4. The method of claim 1, wherein the source domain feature extractor, the target domain feature extractor and the shared feature extractor are parametric, structurally identical, two-layer feature extractors, the two-layer feature extractors comprising an encoding layer, a first embedding layer and a second embedding layer; wherein the content of the first and second substances,
the encoding layer is used for encoding a plurality of items of attribute information of each event in a current event sequence corresponding to an input current sample into a plurality of corresponding encoding vectors;
the first embedding layer is used for carrying out first combination on the plurality of coding vectors of each event to obtain each event vector corresponding to each event;
and the second embedded layer is used for carrying out second combination on the event vectors to obtain the feature representation corresponding to the current event sequence.
5. The method of claim 4, wherein the first combining comprises an inter-vector combining operation of order N involving multiplication of N encoded vectors, where N > -2.
6. The method of claim 4, wherein the second embedding layer comprises a time-series-based neural network for iteratively processing the event vectors in sequence to obtain the feature representation corresponding to the current event series.
7. The method of claim 4, wherein the second combining comprises an M-th order inter-vector combining operation involving multiplication of M event vectors, where M > -2.

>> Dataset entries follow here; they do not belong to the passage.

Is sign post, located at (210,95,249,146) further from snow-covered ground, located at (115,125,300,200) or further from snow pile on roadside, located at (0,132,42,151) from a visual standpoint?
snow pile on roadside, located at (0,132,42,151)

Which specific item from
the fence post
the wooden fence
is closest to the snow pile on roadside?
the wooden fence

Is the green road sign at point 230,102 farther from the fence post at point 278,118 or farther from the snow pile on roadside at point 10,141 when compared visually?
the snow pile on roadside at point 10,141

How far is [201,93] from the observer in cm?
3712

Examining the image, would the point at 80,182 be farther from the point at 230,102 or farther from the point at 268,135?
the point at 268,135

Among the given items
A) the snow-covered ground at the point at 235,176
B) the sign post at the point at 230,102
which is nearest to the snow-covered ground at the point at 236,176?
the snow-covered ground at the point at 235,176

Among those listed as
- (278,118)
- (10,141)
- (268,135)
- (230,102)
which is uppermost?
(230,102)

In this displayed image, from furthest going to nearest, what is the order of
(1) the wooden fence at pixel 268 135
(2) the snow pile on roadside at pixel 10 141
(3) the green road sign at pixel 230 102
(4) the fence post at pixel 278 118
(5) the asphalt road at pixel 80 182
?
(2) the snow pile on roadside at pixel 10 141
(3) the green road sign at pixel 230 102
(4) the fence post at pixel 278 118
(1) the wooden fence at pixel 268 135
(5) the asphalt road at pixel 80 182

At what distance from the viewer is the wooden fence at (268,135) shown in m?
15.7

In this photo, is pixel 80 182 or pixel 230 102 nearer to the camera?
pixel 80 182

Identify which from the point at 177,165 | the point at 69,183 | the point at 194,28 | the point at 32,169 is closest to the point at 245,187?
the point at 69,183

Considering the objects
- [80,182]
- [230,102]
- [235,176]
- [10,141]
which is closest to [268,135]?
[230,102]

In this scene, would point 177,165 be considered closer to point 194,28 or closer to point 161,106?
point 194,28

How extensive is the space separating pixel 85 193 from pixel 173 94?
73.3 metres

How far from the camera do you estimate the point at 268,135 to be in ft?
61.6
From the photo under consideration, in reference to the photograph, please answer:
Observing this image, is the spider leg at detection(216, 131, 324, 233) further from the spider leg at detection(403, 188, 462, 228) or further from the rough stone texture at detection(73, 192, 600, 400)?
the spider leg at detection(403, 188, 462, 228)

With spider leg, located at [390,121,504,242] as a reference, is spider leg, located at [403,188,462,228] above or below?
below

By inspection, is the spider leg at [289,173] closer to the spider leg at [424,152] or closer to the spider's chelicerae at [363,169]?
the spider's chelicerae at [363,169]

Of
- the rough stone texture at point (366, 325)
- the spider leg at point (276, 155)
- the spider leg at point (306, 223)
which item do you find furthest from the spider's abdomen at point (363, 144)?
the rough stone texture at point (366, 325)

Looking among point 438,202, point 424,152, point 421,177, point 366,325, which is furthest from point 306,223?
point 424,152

8. The method of claim 1, wherein,
obtaining a sample feature vector of a source domain sample according to the source domain feature representation and the first feature representation, wherein the step of performing weighted combination on the source domain feature representation and the first feature representation by using a first weight distribution factor to obtain the sample feature vector of the source domain sample;
obtaining a sample feature vector of a target domain sample according to the target domain feature representation and the second feature representation comprises performing weighted combination on the target domain feature representation and the second feature representation by using a second weight distribution factor to obtain the sample feature vector of the target domain sample.
9. The method of claim 1, wherein determining a domain adaptation loss based on a first characterization of each source domain sample at a particular network layer of the event prediction model and a second characterization of each target domain sample at the particular network layer comprises:
and determining the domain adaptation loss according to the distribution difference between the first characterization of each source domain sample with each classification label in the specific network layer and the second characterization of each target domain sample with the corresponding classification label in the specific network layer.
10. The method of claim 9, wherein the determining a domain adaptation loss comprises:
obtaining a first representation of each source domain sample with any first classification label at the specific network layer;
obtaining a second representation of each target domain sample with the first classification label at the specific network layer;
determining the same-class distance corresponding to the first classification according to the distribution difference of the first characterization and the second characterization;
and determining the domain adaptation loss as being proportional to the sum of the homogeneous distances corresponding to the various classes.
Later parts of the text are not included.